# CS 363M Machine Learning Project

## Authors
- Hudson Gould (HAG929)
- Cristian Cantu (cjc5844)
- Diego Costa (dc48222)
- Dylan Dang (dad4364)

## Background



In this project, we want to predict wether or not a given baseball pitch will be a home run or not. This is an interesting problem because it could be used to better predict the outcomes of baseball games in advance (at least in terms of number of homeruns). Alternatively, one can calculate the probability of a given pitch being a home run *during* the pitch itself (though the outcome will be evident seconds after).

To do this, we are using data from the UT Baseball 2024 Season. Our dataset contains data from every single pitch during UT home games, taken from a TrackMan brand detection machine which tracks and records 3D characteristic of a baseball in motion.

We want to use this data to predict whether a given pitch will be a home run or not. We will use information such as the pitch velocities, runs scored, and other pitch information to predict this. This ML problem is especially interesting, as it suffers from a massive imbalance of classes - far more of the pitches are NOT homeruns, compared to those that are. (Reminiscent of the "predicting credit card fraud" problem). This means that our data will have to be carefully pruned and our modeling techniques must be jucicious to avoid a too-high false negative rate.



## Data Preparation

### Import packages

In [None]:
import pandas as pd
import matplotlib.pyplot as plt
import numpy as np
import scipy.stats as spstats
import seaborn as sns
import pandas as pd
%matplotlib inline

### Data Cleaning

##### Print the head of the data as a cursory look

In [None]:
data = pd.read_csv('data.csv')

#Print the head of the data
print(data.head())

print(data.shape)

One notable feature of this data is the enourmous amount of rows - 1.5 Million! Looking at the first column "game_id", we in fact see that multiple other schools are represented in this dataset, since we see names of schools that are not Texas or it's opponent on a given day (for example, the head of this data shows a game from High Point University v Not Texas). 

For this reason, an easy first step is to remove all the rows not containing "Texas" in the first column, to give us a pruned dataset of ONLY Texas home games. We choose to ignore the Away games, as garnering insights to get a better home field advantage is better than trying to analyze our performance at 6 different other school's fields.

In [None]:
texas_data = data[data['game_id'].str.contains("Texas", na=False)]

texas_data.to_csv("texas_data.csv", index=False)

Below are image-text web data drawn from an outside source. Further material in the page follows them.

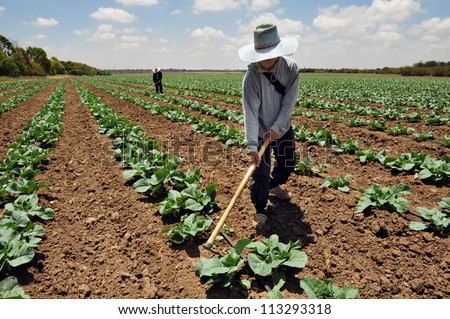 SDEROT-AUGUST 23:A foreign Thai worker works in a cabbage field on Aug 23 2005 in Sderot, Israel.There are about 300,000 workers in Israel that works mainly in agriculture, two-thirds are unauthorized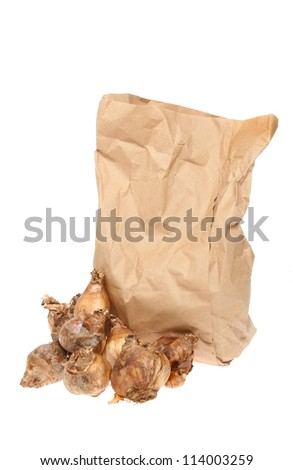 Brown paper bag and daffodil bulbs isolated against white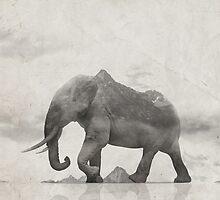 Rocky Elephant by HenryWine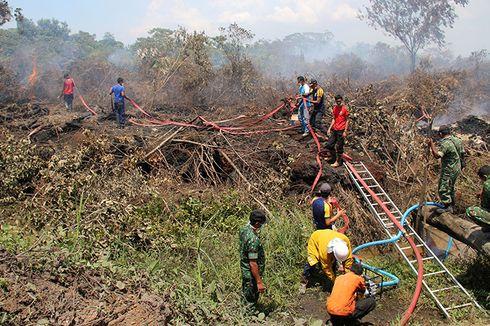 4 Provinsi Siaga Darurat Kebakaran Hutan dan Lahan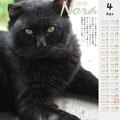 ノラネコ カレンダー 2014-4月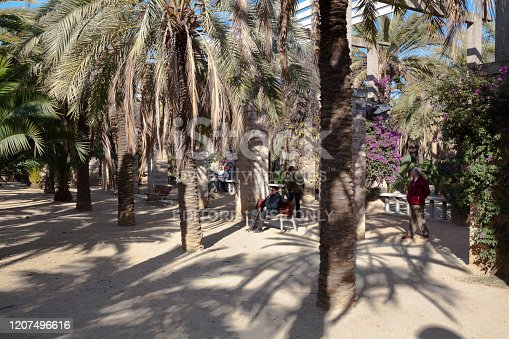 People and seniors in Joan Miro Park in Barcelona. Capture of relaxing people between trees. A senior man with cane is sitting a lone on a bench. A mature couple is sitting in background. More people are in right area.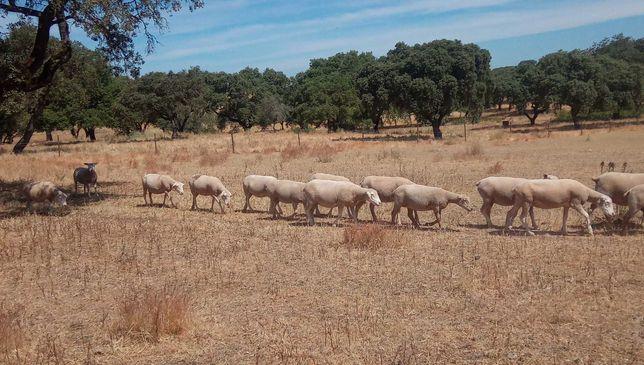 60/80 ovelhas cruzadas de Ile de France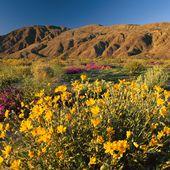 Californie : Après les pluies les déserts fleurissent !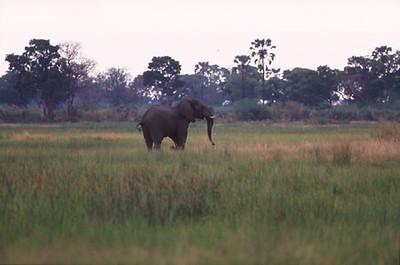 africa0070.jpg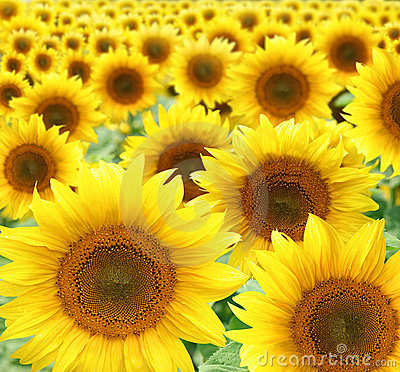Free Sunflowers Royalty Free Stock Photo - 10069505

Now that we have our texas_data.csv, we can proceed with our analysis from here!

In [None]:
texas_data = pd.read_csv("texas_data.csv")

print(texas_data.head())

print("Shape of the data: ", end="")
print(texas_data.shape)

num_rows = texas_data.shape[0]

#Figure out how many games this represents
num_games = texas_data['game_id'].nunique()
print("This data represents "+str(num_games)+" games")
print("This means there were an average "+str(num_rows/num_games)+" pitches per game")

After reducing our dataset to only the Texas home games, our dataset has a much more manageable 10230 rows. 

Now we want to take a more in-depth look at all of our features and use both logic and analytical methods to identify features which are not useful and then remove them as part of our feature engineering step. For this purpose, it is crucially important to understand what exactly the 77 given features are exactly.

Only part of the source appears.